:: SOURCE DATA ::
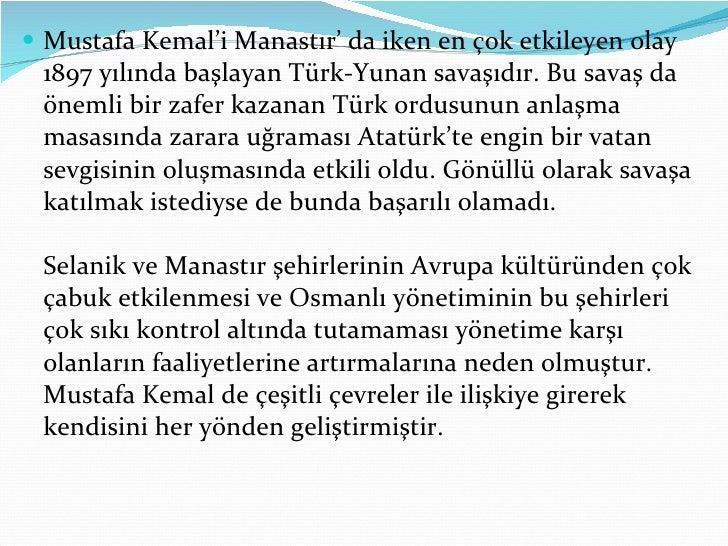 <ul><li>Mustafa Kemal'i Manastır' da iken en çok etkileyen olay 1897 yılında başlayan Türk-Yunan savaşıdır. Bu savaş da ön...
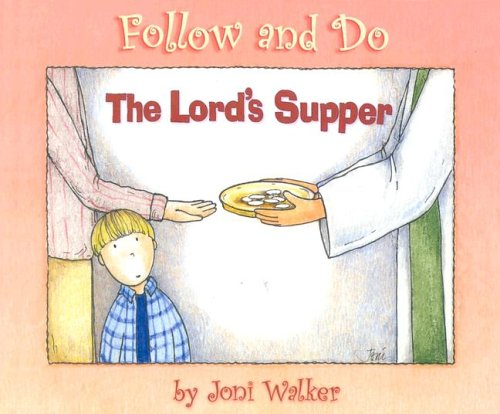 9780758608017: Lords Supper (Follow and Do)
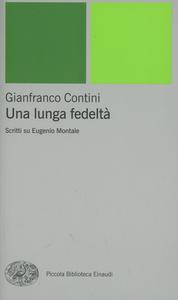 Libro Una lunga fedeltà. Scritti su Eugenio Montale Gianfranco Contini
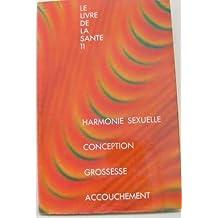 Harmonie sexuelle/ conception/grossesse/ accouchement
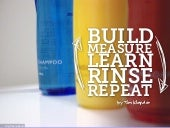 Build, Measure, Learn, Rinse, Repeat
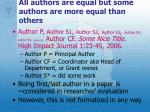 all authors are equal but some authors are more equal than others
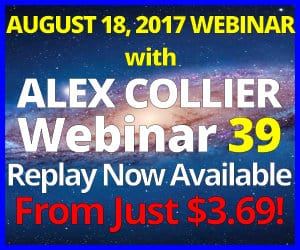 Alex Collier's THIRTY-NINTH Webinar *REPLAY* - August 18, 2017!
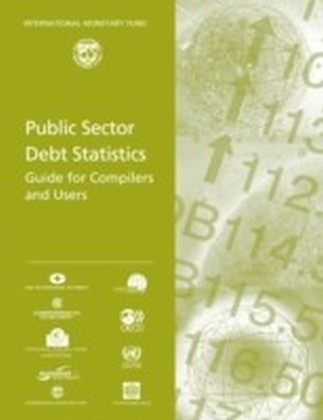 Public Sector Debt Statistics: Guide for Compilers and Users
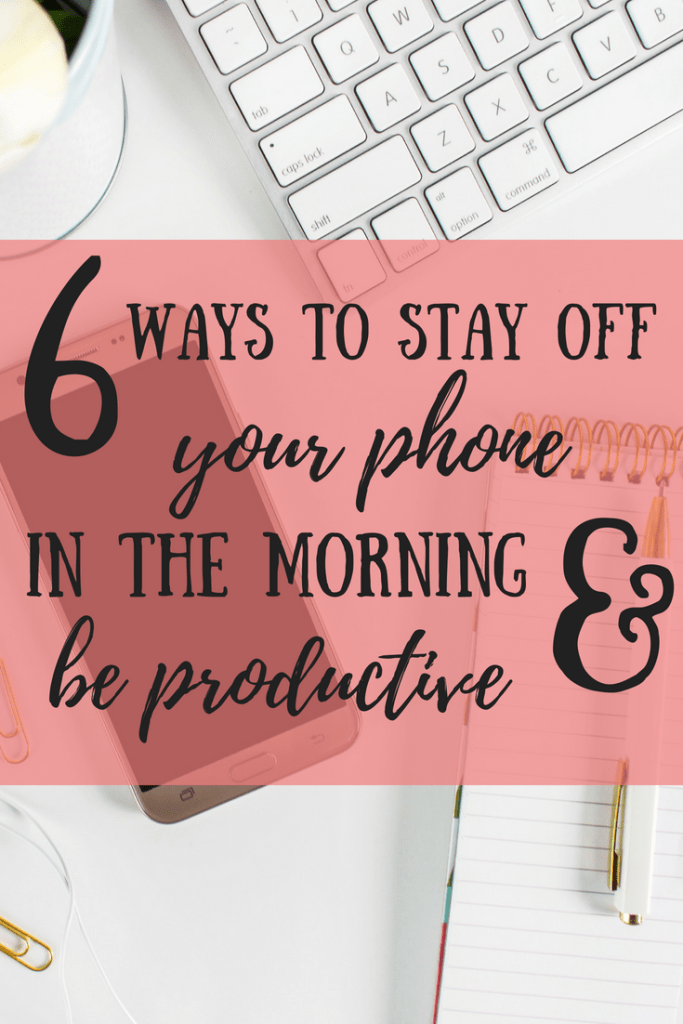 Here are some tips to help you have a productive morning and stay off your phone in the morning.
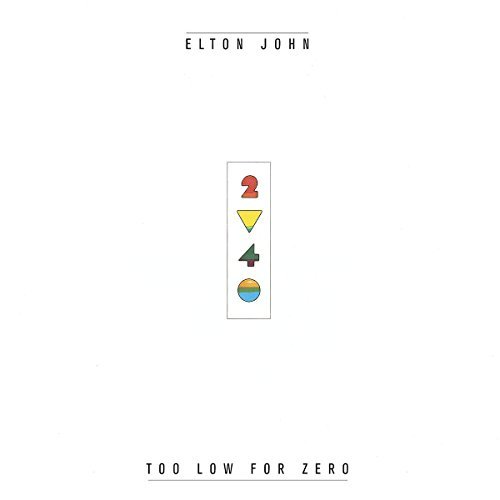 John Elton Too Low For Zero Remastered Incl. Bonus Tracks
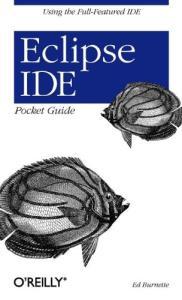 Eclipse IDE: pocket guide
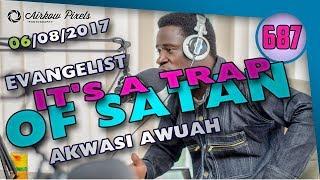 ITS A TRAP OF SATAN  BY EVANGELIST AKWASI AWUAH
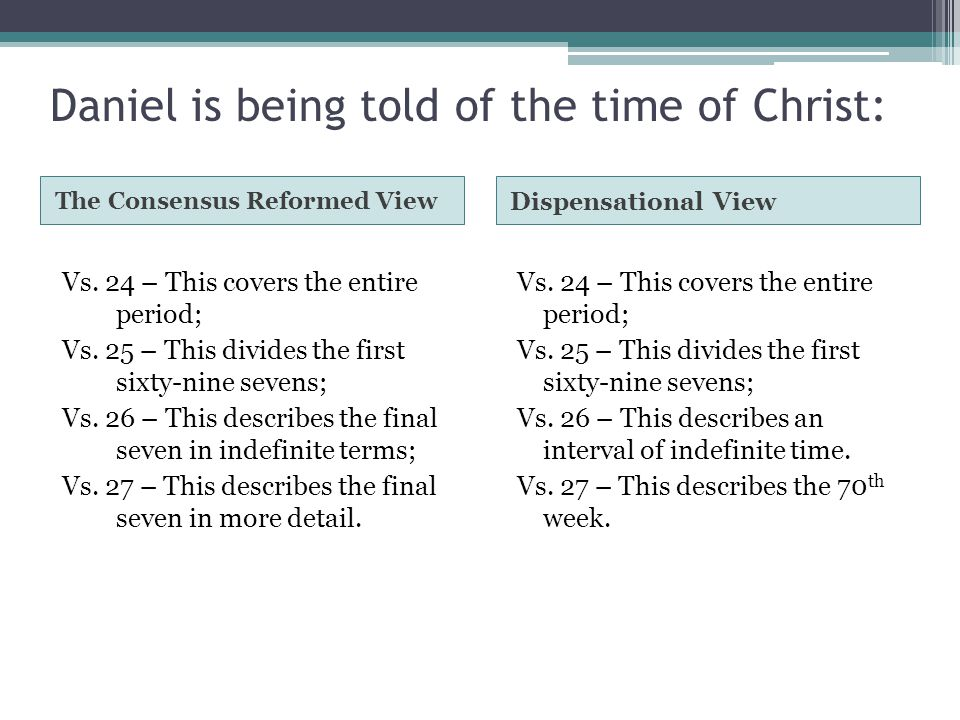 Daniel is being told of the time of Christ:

---

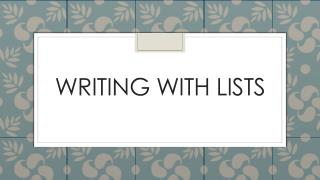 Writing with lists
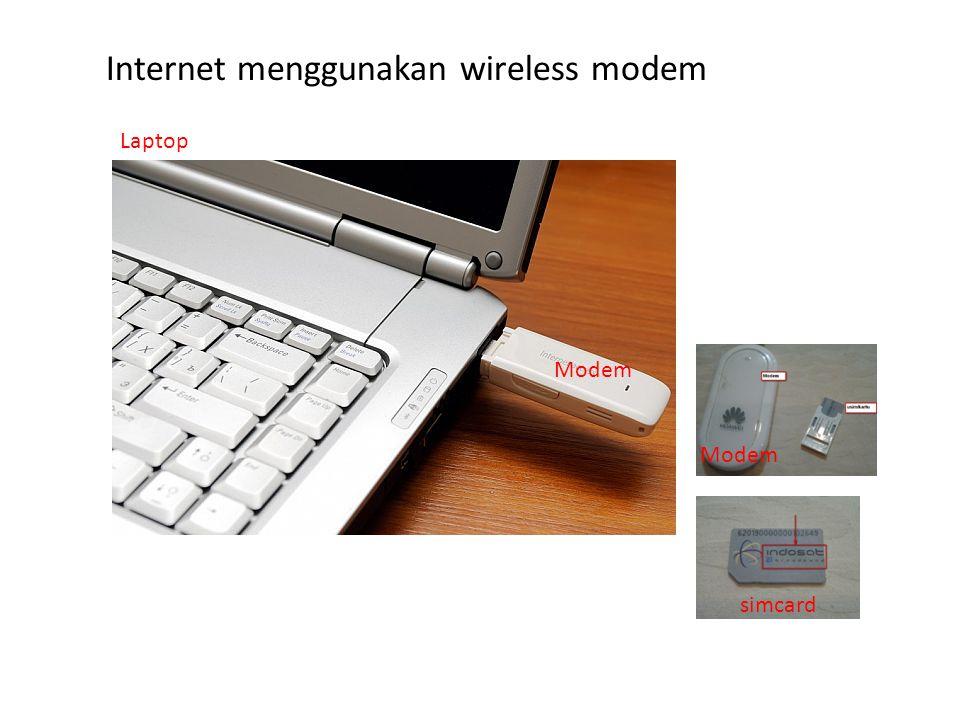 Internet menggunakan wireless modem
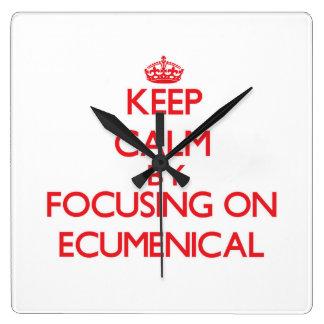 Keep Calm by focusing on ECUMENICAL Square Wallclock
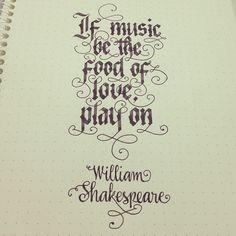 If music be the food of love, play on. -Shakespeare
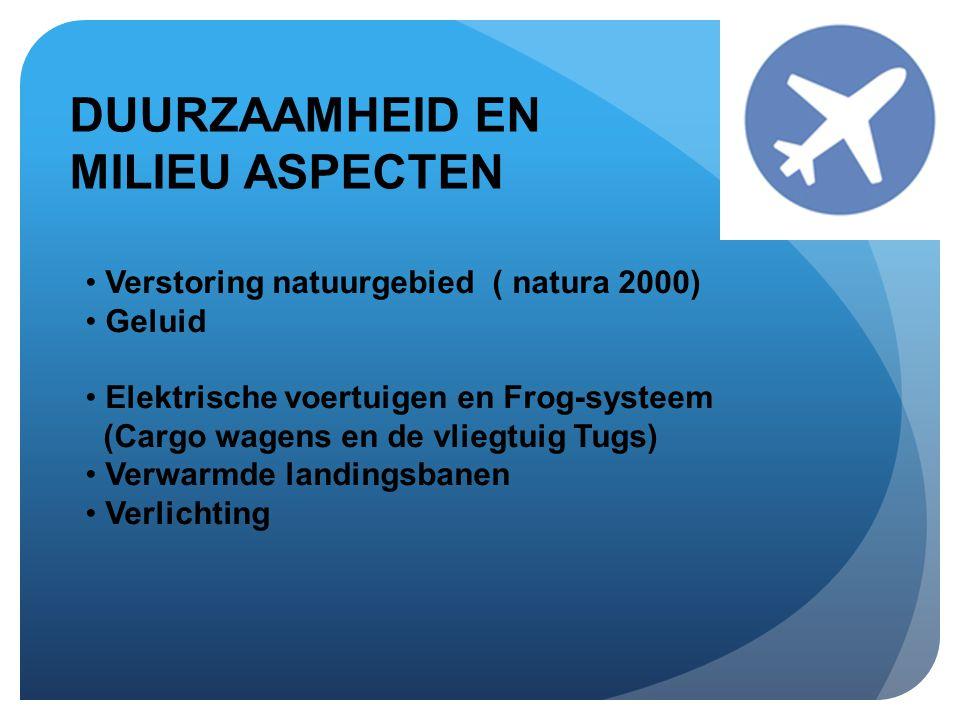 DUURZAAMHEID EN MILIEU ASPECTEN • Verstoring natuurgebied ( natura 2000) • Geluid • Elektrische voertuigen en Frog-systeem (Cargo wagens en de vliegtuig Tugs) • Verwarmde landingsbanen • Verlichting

:: YOUR GOAL ::
What you return must match the lines above from the one with "<ul><li>Mustafa Kemal'i Manastır'" through the one with "Build, Measure, Learn, Rinse, Repeat" exactly, with both ends included and the pictures excluded.

:: COMPLETED TASK ::
 <ul><li>Mustafa Kemal'i Manastır' da iken en çok etkileyen olay 1897 yılında başlayan Türk-Yunan savaşıdır. Bu savaş da ön...
 9780758608017: Lords Supper (Follow and Do)
 Libro Una lunga fedeltà. Scritti su Eugenio Montale Gianfranco Contini
 Harmonie sexuelle/ conception/grossesse/ accouchement
 Build, Measure, Learn, Rinse, Repeat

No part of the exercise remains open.